Zaczęła się gra cios za cios. W 66. min niewiele pomylił się Imaz, a odpowiedzi Abramowicz obronił w sytuacji sam na sam z Grosickim. Potem Valentina Cojocaru próbował pokonać Bartłomiej Wdowik, a z drugiej strony w zamieszaniu po jednym z rzutów rożnych obrońcy wybili piłkę z linii bramkowej.
Wreszcie nadeszła 79. minuta, po rogu pod bramką Pogoni Taras Romanczuk wycofał piłkę do wbiegającego w pole karne Wdowika, który precyzyjnym uderzeniem pokonał Cojocaru.

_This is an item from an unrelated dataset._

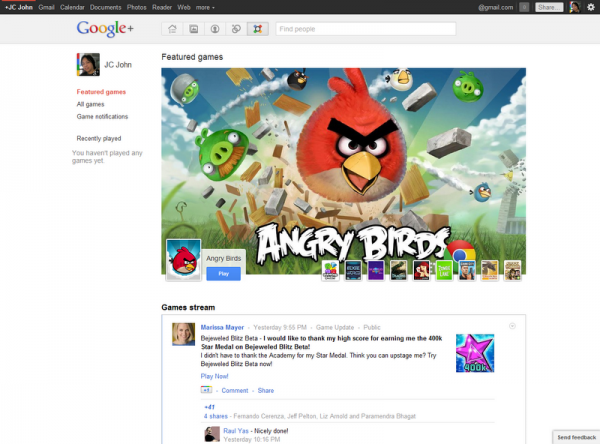 How to Play Angry Birds on Google+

Cztery minuty później mocny strzał z 16 metrów oddał Grosicki. Abramowicz jednak zdołał go obronić.
W końcówce regulaminowego czasu gry więcej aktywności przejawiali goście, ale już na pierwszych chwil dogrywki znowu zaatakowali miejscowi. Opłaciło się. Po faulu na Marcelu Wędrychowskim rzut wolny z prawej strony wykonywał Grosicki. Zacentrował w pole bramkowe, gdzie Fredrik Ulvestad tym razem przy biernej postawie Abramowicza głową strzelił na 2:1.
Chwilę później błąd popełnił Cojocaru, ale Kristoffer Hansen nie wykorzystał tego, pudłując praktycznie do pustej bramki. Pod koniec drugiej części dogrywki Jagiellonia rzuciła się wszystkimi siłami do odrobienia wyniku. Portowcy wybijali piłki "na uwolnienie" i dowieźli zwycięstwo do końca.